It takes balls to write scary. And sometimes I wonder if poets are ultimately intimidated by it.
From Dance Macabre:
"One of the things that makes art a force to be reckoned with even by those who don't care for it is the regularity with which myth swallows truth…and without so much as a burp of indigestion."
Isn't this the eternal dilemma of Truth or Beauty? Which is again why I love a good ghost story. If it's true, far out. But if it's a lie, well then I love how a well-placed lie can contain the truth. And a truth not usually found from the text, but in the vulnerable mind of the reader.
Reviewing my scribbles in Dance Macabre, I found where King quotes the poet Kenneth Patchen:
Come now,
my child,
if we were planning
to harm you, do you think
we'd be lurking here
beside the path
in the very dark-
ness part of
the forest?
Okay, I'm not so sure about those line breaks but I'm intrigued by the short scare, enough that I just ordered Patchen's Collected Poems. Reading his bio on Amazon…
Kenneth Patchen, 1911-1972, was born in Ohio, fought in WWII, and spent the rest of his life invalided by spinal disease. His was a powerful, angry voice that could sing some of the most beautiful love poems of the past century. He moved easily among the San Francisco poets, a contemporary of Lawrence Ferlinghetti of the famed City Lights Book Store.

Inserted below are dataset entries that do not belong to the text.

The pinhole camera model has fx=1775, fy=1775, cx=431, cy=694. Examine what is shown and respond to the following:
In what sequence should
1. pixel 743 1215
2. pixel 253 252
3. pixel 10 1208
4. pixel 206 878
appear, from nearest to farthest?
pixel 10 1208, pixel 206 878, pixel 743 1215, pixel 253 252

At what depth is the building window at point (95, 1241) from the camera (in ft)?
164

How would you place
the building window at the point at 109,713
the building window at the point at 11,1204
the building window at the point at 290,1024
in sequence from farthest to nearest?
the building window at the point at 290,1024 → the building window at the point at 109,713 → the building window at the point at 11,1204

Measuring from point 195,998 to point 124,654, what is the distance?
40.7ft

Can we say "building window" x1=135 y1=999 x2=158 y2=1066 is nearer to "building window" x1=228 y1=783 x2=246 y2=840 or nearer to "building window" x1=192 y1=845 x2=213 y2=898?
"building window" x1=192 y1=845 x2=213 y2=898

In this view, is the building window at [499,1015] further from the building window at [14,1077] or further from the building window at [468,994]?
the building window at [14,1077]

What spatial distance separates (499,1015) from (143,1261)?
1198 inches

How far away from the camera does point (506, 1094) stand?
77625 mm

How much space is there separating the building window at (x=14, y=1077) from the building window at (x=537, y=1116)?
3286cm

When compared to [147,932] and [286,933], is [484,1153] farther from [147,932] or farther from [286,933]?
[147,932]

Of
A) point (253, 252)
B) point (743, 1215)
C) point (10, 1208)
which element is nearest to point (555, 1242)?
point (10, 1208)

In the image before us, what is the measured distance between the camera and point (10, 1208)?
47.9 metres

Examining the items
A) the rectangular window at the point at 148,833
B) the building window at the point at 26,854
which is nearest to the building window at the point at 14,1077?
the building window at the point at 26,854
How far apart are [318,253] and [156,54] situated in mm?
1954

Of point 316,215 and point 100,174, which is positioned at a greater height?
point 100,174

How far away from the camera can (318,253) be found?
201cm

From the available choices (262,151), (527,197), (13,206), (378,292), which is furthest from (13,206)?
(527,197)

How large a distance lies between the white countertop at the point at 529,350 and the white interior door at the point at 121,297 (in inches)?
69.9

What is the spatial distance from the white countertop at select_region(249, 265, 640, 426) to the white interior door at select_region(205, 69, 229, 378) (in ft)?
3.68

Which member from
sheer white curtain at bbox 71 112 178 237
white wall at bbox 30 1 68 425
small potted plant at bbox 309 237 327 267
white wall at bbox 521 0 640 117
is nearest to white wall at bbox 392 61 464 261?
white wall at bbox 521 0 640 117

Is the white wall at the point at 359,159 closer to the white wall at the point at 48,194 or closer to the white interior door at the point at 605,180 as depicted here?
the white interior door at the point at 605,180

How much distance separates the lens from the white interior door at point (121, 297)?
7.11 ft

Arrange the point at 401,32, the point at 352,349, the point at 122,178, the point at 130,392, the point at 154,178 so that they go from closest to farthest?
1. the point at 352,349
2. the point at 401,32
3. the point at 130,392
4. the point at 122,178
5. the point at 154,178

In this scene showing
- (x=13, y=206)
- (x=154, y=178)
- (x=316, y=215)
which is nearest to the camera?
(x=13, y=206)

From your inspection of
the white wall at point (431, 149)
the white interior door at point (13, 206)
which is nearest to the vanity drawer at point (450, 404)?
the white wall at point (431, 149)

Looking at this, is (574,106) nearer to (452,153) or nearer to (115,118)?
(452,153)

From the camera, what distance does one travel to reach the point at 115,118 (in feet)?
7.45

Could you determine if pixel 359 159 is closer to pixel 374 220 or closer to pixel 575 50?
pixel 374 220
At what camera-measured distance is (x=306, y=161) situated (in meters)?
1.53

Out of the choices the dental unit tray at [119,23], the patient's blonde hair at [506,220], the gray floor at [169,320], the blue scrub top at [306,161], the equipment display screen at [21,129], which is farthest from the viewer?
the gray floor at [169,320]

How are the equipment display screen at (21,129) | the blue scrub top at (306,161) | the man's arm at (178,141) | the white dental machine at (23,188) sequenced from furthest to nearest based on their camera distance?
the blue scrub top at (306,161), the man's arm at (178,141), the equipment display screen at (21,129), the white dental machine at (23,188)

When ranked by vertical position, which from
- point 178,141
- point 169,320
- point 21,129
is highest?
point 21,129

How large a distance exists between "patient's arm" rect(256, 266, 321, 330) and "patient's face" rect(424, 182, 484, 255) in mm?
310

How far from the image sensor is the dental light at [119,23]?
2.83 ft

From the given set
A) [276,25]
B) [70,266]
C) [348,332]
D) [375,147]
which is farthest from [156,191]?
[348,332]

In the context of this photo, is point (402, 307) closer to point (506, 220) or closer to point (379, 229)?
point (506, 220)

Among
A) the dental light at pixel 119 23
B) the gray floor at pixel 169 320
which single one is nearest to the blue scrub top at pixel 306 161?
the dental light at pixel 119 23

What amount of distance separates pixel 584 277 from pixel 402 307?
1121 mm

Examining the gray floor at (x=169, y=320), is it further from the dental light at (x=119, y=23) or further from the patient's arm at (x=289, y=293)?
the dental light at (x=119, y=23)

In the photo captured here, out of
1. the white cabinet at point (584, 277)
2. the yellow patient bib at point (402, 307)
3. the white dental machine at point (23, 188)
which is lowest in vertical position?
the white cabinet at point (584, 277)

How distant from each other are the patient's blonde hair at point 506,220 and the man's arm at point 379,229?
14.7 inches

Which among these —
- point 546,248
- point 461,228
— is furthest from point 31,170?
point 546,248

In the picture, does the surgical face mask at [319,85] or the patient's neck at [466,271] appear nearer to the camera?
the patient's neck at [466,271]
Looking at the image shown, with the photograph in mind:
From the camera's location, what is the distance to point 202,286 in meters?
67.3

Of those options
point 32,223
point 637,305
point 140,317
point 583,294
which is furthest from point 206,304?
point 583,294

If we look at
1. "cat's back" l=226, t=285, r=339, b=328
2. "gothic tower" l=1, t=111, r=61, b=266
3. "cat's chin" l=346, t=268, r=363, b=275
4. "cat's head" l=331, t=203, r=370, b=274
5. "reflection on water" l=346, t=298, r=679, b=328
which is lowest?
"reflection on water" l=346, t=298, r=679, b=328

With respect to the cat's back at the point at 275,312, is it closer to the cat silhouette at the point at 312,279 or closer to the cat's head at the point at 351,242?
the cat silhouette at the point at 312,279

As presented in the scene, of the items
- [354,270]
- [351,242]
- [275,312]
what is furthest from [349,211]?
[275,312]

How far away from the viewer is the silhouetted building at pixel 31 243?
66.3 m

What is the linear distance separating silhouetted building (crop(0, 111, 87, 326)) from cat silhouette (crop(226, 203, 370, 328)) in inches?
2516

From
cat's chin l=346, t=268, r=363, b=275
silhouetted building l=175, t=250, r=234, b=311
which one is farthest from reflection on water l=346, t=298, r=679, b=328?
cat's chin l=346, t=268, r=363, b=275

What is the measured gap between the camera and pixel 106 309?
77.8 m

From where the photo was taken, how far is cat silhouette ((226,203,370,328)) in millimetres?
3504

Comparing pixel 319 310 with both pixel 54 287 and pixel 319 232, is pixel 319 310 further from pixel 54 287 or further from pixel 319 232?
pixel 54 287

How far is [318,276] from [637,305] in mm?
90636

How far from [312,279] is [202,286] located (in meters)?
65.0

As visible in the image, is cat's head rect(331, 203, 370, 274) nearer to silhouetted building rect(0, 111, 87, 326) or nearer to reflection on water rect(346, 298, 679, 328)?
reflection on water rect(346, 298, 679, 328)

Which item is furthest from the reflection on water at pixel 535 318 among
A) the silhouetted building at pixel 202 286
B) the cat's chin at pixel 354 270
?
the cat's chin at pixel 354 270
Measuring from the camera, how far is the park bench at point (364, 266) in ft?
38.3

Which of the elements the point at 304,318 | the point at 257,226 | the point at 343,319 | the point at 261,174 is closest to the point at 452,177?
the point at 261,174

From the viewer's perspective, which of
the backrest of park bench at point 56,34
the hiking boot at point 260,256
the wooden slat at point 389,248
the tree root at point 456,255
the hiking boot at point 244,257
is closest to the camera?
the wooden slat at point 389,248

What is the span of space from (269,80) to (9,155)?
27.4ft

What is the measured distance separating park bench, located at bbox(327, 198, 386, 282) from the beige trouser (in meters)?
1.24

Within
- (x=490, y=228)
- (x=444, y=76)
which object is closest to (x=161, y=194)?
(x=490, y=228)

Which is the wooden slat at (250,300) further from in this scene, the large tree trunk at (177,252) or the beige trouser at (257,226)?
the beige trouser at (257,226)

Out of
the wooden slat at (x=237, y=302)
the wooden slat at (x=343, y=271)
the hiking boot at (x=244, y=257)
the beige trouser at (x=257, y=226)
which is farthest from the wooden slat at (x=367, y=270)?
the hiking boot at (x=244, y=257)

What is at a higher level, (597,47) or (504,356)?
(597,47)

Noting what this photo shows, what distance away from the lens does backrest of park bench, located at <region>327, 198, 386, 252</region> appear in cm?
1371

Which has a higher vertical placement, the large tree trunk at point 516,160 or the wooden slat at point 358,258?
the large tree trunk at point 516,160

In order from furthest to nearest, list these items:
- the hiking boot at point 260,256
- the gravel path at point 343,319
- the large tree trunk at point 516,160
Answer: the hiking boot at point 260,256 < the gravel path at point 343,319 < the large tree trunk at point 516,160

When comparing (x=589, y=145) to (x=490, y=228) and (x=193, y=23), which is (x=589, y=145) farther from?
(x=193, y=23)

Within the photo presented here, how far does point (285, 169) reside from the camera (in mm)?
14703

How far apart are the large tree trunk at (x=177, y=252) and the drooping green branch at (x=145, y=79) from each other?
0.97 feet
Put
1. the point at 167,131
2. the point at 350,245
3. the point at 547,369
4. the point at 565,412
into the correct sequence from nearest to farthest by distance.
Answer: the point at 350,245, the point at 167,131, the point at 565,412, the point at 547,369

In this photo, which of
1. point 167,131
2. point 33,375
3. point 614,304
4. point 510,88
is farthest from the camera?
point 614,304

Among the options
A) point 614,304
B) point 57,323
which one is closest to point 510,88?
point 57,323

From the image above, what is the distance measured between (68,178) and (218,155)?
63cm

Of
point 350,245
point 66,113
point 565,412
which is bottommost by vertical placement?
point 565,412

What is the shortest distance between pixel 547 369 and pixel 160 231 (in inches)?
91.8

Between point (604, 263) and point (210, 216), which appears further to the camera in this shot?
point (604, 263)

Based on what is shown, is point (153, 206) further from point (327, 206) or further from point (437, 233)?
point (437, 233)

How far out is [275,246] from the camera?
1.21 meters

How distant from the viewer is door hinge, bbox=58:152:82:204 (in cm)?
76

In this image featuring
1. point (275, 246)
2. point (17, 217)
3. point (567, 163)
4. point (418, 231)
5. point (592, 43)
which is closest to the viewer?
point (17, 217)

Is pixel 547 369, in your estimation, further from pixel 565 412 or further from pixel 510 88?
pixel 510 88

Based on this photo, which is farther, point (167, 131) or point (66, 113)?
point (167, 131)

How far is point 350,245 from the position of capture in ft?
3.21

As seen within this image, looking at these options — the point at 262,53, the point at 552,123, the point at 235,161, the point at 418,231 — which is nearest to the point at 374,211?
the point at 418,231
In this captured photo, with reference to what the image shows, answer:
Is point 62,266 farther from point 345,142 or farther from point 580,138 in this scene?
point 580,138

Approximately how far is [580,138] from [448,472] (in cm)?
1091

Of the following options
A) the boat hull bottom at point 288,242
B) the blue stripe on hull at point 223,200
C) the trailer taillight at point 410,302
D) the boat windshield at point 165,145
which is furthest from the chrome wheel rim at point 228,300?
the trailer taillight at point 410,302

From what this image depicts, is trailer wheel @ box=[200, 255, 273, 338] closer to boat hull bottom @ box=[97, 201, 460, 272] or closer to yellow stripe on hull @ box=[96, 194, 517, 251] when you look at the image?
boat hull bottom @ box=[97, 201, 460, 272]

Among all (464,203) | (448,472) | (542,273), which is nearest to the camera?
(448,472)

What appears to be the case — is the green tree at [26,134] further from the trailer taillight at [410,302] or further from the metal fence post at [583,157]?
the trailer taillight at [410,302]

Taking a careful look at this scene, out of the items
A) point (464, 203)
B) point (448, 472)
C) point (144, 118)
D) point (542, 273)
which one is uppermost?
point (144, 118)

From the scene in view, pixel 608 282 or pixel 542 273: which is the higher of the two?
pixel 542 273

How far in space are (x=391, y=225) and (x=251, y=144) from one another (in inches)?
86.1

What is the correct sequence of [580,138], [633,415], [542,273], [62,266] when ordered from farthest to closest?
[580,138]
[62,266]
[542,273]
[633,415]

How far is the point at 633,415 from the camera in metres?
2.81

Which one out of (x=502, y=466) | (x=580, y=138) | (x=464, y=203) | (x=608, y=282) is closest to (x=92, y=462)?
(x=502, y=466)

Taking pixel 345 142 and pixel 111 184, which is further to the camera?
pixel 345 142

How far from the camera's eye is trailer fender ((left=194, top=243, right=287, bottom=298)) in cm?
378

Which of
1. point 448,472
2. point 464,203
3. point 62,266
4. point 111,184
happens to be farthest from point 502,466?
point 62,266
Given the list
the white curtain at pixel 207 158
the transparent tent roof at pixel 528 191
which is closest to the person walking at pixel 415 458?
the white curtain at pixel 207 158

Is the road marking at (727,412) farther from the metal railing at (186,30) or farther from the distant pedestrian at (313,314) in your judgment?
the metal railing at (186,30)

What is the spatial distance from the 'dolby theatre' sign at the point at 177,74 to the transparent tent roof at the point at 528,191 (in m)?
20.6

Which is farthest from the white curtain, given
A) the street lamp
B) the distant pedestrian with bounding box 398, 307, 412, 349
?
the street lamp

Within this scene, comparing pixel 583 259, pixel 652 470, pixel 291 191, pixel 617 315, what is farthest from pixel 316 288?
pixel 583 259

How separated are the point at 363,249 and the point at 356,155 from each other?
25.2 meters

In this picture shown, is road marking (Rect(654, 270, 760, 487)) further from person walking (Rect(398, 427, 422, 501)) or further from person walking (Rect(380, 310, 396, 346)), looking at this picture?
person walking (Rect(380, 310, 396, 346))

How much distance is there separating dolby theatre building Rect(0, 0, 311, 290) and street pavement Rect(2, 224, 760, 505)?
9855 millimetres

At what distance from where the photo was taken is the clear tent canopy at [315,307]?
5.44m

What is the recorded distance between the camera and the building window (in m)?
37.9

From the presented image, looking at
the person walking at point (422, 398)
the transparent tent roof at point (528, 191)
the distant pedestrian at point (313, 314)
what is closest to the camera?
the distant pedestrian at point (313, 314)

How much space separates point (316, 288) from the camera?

…highlights how exciting it is when anger and pain really go for the jugular. It's scary to read. I admit that it's not always peaceful and illuminating. But when you experience it, you feel like you're living in a more present way. You're breathing in a more active way, the way that allows you to notice your own living and breathing.
Sort of like shock-Zen.
I dissed King's wife Tabitha earlier but she's a crucial figure in the world of horror fiction. In On Writing, King writes:
Someone once wrote that all novels are really letters aimed at one person. As it happens, I believe this. I think that every novelist has a single ideal reader; that at various points during the composition of the story, the writer is thinking, "I wonder what he/she will think when he/she reads this part. For me that reader is my wife, Tabitha.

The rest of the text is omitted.